Casey Kelbaugh for The New York Times

By STACEY ANDERSON

May 28, 2014

 

ABOUT HUGO McCLOUD

AGE 34

HOMETOWN Redwood City, Calif.

NOW LIVES Bushwick, Brooklyn, in a transformed warehouse loft next door to AP Café, a minimalist coffee shop that he designed and co-owns.

CLAIM TO FAME Trained as an industrial designer, Mr. McCloud uses blowtorches, metal sheets, tar and other nontraditional materials to create experimental works that have caught the eye of the art establishment.

BIG BREAK In 2012, Mr. McCloud was part of the “Young Curators, New Ideas IV” group show at the now-defunct Meulensteen Gallery in Chelsea, and he showed works that year at Art Basel Miami Beach and last year at the Museum of Contemporary African Diasporan Arts in Brooklyn. This year, he held his first major solo exhibition at the Luce Gallery in Turin, Italy, and was featured in the gallery’s booth at the New Art Dealers Alliance fair in New York.

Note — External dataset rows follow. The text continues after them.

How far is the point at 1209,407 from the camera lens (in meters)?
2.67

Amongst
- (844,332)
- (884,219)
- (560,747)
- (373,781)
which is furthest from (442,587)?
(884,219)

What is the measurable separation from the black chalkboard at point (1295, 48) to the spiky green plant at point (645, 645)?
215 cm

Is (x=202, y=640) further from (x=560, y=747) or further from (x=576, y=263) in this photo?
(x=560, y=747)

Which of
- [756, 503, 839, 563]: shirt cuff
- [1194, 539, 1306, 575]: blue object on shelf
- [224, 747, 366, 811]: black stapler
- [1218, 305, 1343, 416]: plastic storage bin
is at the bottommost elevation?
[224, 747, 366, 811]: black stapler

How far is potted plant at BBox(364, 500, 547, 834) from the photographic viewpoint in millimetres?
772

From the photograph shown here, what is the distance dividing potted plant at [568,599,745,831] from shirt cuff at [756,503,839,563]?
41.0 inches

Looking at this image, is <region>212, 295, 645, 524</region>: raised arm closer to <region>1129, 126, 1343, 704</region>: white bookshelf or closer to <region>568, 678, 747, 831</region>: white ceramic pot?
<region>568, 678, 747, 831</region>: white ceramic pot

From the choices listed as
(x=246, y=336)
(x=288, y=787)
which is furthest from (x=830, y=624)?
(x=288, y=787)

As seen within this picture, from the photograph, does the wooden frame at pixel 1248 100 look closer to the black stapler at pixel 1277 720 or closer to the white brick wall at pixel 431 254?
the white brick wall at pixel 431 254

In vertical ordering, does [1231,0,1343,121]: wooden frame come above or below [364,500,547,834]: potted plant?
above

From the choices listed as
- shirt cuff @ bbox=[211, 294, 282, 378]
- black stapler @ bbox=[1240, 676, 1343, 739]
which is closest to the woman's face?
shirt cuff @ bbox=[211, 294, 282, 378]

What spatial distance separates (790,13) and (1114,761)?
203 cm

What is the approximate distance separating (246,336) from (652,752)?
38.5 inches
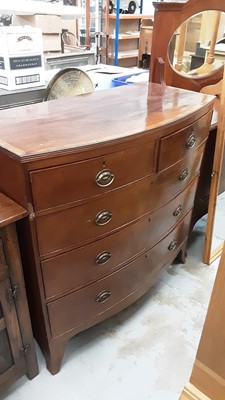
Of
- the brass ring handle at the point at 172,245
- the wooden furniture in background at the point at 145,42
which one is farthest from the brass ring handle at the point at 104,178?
the wooden furniture in background at the point at 145,42

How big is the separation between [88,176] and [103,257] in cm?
35

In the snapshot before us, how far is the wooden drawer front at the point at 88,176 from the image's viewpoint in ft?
2.95

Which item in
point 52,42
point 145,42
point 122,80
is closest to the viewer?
point 122,80

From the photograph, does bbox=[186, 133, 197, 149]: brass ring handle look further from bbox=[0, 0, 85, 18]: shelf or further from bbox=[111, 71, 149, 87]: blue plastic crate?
bbox=[0, 0, 85, 18]: shelf

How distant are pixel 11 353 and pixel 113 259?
48cm

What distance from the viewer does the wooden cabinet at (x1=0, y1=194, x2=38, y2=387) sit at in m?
0.94

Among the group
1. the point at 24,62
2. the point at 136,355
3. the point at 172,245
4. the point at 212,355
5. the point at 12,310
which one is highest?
the point at 24,62

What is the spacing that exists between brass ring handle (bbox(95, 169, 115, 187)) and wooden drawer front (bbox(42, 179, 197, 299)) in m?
0.22

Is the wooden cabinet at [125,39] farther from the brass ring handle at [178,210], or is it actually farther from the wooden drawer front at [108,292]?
the wooden drawer front at [108,292]

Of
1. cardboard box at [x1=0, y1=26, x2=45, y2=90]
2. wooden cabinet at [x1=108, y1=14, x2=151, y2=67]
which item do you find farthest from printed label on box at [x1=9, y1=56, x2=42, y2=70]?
wooden cabinet at [x1=108, y1=14, x2=151, y2=67]

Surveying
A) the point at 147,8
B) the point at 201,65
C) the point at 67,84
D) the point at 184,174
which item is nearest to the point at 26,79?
the point at 67,84

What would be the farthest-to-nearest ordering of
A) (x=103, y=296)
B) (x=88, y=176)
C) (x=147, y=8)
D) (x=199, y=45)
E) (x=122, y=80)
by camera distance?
1. (x=147, y=8)
2. (x=199, y=45)
3. (x=122, y=80)
4. (x=103, y=296)
5. (x=88, y=176)

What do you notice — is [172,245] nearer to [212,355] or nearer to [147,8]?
[212,355]

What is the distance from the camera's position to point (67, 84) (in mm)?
1607
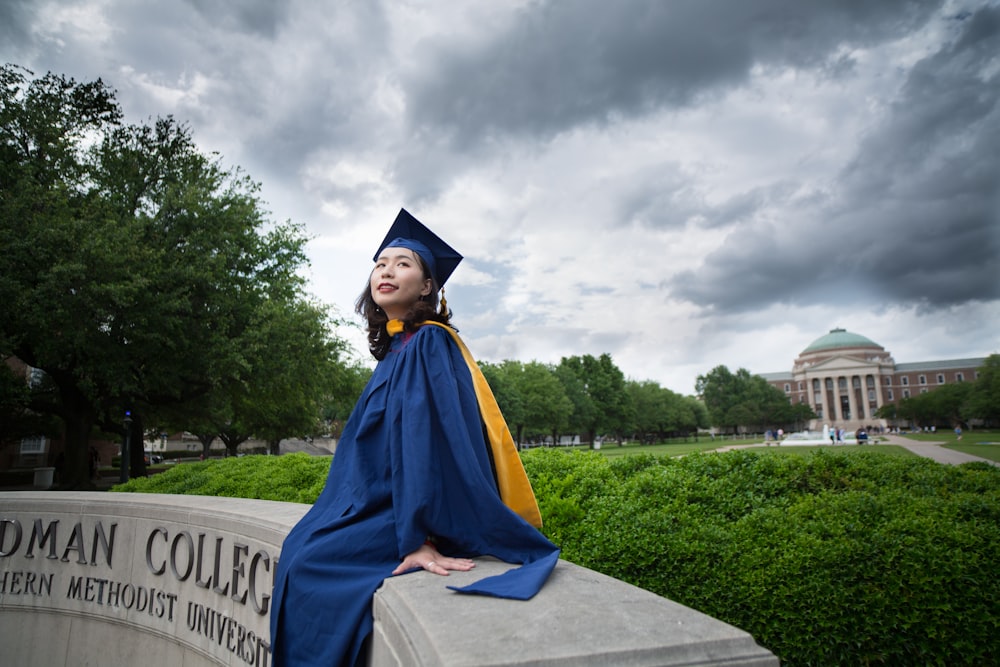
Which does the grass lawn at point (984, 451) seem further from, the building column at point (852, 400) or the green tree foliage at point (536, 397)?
the building column at point (852, 400)

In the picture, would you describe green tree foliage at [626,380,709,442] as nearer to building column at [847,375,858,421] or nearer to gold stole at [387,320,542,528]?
building column at [847,375,858,421]

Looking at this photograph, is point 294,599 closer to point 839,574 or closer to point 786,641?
point 786,641

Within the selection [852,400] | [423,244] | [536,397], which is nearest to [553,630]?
[423,244]

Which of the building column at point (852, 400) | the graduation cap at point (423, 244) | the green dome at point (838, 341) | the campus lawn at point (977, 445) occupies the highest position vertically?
the green dome at point (838, 341)

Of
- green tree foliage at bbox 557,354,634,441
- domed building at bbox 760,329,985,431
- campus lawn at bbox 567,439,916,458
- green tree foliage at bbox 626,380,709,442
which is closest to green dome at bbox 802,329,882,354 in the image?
domed building at bbox 760,329,985,431

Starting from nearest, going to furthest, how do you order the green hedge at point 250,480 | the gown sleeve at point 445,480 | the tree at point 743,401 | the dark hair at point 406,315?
1. the gown sleeve at point 445,480
2. the dark hair at point 406,315
3. the green hedge at point 250,480
4. the tree at point 743,401

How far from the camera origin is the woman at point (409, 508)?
2.08 meters

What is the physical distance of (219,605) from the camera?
153 inches

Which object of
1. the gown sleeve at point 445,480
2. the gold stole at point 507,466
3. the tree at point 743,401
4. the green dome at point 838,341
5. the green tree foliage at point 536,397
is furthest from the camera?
the green dome at point 838,341

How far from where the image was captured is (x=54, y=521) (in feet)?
17.0

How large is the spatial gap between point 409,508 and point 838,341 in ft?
459

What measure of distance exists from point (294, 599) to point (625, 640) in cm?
137

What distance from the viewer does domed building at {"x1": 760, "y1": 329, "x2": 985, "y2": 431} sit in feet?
353

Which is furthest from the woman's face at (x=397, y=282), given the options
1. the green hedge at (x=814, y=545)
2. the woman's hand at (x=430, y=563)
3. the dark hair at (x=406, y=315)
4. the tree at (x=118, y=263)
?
the tree at (x=118, y=263)
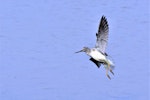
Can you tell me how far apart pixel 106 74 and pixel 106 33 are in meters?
0.66

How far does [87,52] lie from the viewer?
33.0 metres

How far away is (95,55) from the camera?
32.8 m

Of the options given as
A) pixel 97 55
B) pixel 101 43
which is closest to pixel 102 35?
pixel 101 43

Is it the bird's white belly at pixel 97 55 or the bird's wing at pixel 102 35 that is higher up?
the bird's wing at pixel 102 35

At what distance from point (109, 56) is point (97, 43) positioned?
385mm

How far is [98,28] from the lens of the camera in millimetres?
32812

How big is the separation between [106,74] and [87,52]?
45 centimetres

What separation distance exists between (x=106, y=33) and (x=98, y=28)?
0.14m

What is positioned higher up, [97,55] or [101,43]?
[101,43]

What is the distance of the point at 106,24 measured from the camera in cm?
3278

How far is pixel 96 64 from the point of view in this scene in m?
33.2

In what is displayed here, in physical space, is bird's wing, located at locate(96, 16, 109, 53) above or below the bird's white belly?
above

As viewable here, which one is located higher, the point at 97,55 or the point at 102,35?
the point at 102,35

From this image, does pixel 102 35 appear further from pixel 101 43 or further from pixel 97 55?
pixel 97 55
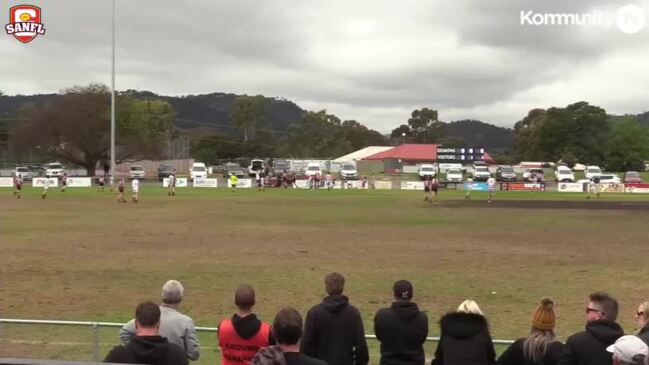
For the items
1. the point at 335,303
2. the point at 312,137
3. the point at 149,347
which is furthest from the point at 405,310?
the point at 312,137

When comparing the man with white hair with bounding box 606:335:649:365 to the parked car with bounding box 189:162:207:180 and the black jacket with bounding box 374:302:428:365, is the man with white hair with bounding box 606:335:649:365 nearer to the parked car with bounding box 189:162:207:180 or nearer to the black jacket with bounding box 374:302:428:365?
the black jacket with bounding box 374:302:428:365

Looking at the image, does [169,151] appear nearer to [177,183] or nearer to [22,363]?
[177,183]

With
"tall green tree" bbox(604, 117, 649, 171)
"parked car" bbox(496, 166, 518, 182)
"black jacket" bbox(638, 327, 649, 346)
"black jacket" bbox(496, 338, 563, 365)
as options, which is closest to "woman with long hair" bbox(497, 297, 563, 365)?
"black jacket" bbox(496, 338, 563, 365)

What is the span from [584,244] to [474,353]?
16.9 m

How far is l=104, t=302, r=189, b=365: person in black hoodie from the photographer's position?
426 cm

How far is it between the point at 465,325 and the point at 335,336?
118 centimetres

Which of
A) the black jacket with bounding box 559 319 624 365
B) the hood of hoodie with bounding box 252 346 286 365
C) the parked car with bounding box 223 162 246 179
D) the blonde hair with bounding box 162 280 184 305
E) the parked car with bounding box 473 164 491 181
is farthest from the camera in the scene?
the parked car with bounding box 223 162 246 179

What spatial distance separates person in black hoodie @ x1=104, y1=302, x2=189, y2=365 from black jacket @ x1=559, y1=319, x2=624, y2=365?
2776 mm

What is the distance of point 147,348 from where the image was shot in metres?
4.30

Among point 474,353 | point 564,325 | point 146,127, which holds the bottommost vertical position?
point 564,325

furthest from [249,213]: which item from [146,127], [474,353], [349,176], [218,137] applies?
[218,137]

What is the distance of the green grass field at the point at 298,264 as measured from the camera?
11.0m

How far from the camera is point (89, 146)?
8681cm

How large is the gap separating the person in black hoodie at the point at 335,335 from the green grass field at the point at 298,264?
2.55 meters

LATEST PROJECT He has his first solo show in New York, “Put in Place,” at the Vladimir Restoin Roitfeld gallery on the Upper East Side. In the series, he manipulates tar paper by covering it with liquid tar, adding aluminum foil and aluminum butane paint and pressing woodblock patterns into the surface. The process was influenced by the artist’s recent trip to India, where he studied traditional block-printing techniques. “I was really interested in the perfection in the imperfection, because it’s a hand-done process,” he said.

NEXT THING The prestigious Sean Kelly Gallery in New York will include his works in a group show in June. An avid traveler, Mr. McCloud will also spend July and August in Tulum, Mexico, studying regional carving. “I want to be in environments that are different and new so that I’m learning, and then what I learn is translated into my pieces,” he said.

ODD SOUVENIRS In India, Mr. McCloud became enamored with the brightly hued, plastic woven bags that construction workers use to transport concrete. He bought 200 of them. “The people from Customs probably thought I was crazy,” he said with a laugh, adding that his unusual travel souvenirs often provoke such responses from airport security. “It’s usually something that’s garbage in their eyes.”